The film features an all-star cast including Michael Fassbender, Charlize Theron and Idris Elba, and whilst the suspense and tension in the first half of the film has nothing on Alien, it still exudes a sense of dread and wonder. Once the action is in full swing there are a couple of scenes of explicit gore and horror which are perfect additions to the final half, making it a brilliant piece of horror and science-fiction.
Prometheus leaves the audience with questions, but no real answers. It is most definitely a film that improves after a second and even third viewing. Prometheus was never going to be as good as Alien, because Alien was such a masterpiece of film-making at the time, however Scott made Prometheus as well as he could have done. The Alien franchise has been a big part of my film life, and Prometheus was a welcome addition.
8. American Gangster (2007)
Denzel Washington plays Frank Lucas, a quiet, calm and unnoticeable man; he doesn’t stick out from the crowd. He plays a driver to one of the city’s main black crime bosses. They are close, and they respect each other. However his boss dies and Frank (with quiet intelligence) begins to build his own empire from this, focusing on his idea of the American Dream. He becomes a huge gangster in the underworld, and ends up ruling the drug trade.

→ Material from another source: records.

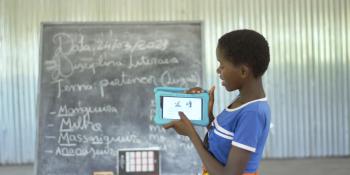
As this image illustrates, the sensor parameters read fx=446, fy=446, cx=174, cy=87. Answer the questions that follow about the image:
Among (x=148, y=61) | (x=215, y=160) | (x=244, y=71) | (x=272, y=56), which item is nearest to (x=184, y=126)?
(x=215, y=160)

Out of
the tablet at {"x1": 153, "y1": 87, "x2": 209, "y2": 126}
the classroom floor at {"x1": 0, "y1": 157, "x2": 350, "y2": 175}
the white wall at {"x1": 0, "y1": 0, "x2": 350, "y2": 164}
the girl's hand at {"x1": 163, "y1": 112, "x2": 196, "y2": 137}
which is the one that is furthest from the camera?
the white wall at {"x1": 0, "y1": 0, "x2": 350, "y2": 164}

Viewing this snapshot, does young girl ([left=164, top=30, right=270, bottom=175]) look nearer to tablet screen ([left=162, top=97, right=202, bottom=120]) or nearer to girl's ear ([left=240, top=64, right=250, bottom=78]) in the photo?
girl's ear ([left=240, top=64, right=250, bottom=78])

Russell Crowe plays Richie Roberts, a dishevelled detective who notices that there has been a change in the drug trade in the city. Frank and Richie come up against each other in Richie’s attempt to bring Frank down, but they are similar in the fact that they have specific codes of ethics that they stick fiercely to. But only one can win in this tale of crime and the life of a gangster. Washington plays the part of a gangster ruthlessly, and it fits him brilliantly. In a similar way to Michael Corleone in The Godfather, we see his transformation from calm, likeable, hard-working man to ruthless gangster.
7. Black Hawk Down (2001)
Black Hawk Down is based on real-life events during the Battle of Mogadishu in October, 1993. An American elite force undertakes a mission to abduct two employees of a Somalian warlord, which culminates in a long, weary battle full of bloodshed. Through the battle hundreds lost their lives.

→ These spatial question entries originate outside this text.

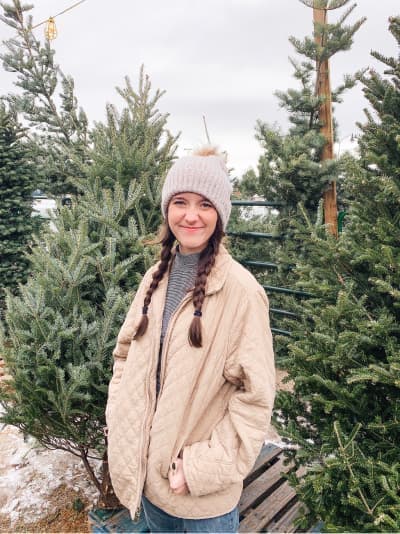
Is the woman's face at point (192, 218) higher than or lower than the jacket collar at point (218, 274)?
higher

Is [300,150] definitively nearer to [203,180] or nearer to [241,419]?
[203,180]

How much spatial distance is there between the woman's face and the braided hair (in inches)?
2.3

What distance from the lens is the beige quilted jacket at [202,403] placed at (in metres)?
1.43

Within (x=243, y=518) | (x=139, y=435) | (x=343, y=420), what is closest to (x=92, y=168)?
(x=139, y=435)

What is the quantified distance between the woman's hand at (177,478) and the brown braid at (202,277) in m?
0.46

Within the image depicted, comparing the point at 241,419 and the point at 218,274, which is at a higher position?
the point at 218,274

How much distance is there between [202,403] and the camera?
149 cm

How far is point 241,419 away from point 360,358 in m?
0.79

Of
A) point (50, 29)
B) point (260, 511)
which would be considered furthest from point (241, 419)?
point (50, 29)

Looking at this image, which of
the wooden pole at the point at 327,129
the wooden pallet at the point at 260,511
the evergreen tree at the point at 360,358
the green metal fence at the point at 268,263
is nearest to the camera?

Black Hawk Down stands out from the crowd among war films thanks to Ridley Scott’s direction. It could perhaps be seen as either being “pro-war” or “anti-war”, which is interesting because it doesn’t side with one argument in the debate. The film is visually compelling and gruelling, a two-hour-long battle of ultimate chaos. In his direction Scott clearly visualises the battle, but he still manages to keep the film exciting throughout the non-stop action. In somebody else’s hands this narrative could have been a disaster, but Scott does it with pure visual skill. It is an exhausting film, but it portrays the real horrors of war.
6. The Duellists (1977)
Harvey Keitel and Keith Carradine are the two stars of this beautiful period drama. They play officers in Napoleon’s army who have a series of violent duels, getting increasingly worse after each duel. These duels take place over the course of three decades and the battles end up ruining their lives.

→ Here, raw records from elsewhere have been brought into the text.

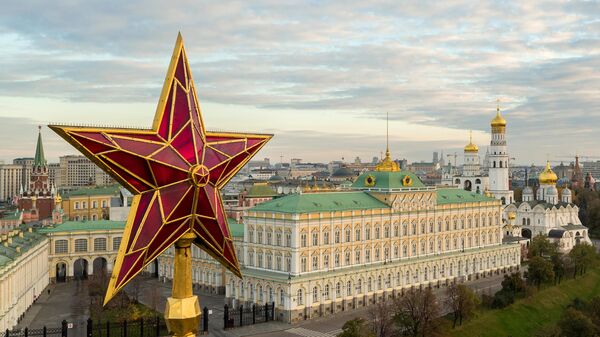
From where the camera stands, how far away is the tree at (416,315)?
168 feet

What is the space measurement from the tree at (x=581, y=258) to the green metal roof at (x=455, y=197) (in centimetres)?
1210

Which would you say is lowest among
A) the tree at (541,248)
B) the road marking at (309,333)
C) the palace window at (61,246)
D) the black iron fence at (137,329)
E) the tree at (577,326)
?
the road marking at (309,333)

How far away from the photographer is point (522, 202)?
109562mm

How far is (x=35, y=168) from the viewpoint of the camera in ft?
339

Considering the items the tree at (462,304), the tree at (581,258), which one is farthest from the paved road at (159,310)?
the tree at (581,258)

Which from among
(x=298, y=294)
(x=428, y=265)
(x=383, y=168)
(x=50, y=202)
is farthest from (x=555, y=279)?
(x=50, y=202)

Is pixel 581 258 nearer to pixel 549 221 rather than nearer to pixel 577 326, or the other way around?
pixel 549 221

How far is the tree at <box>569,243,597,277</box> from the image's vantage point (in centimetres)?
7994

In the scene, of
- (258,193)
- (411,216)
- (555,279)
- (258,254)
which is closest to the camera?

The Duellists was Scott’s first film as a director, and one of his best. At its time of release it won the top prize at Cannes. It is such a well-constructed film, especially for a first feature length release. The cast are also brilliant at conveying their characters which makes the film even better and more realistic. Ultimately the best part of The Duellists is in the visual, the excellent performances and the cinematography, which make it a historical masterpiece. Like many of Scott’s films, the film gets better with multiple screenings.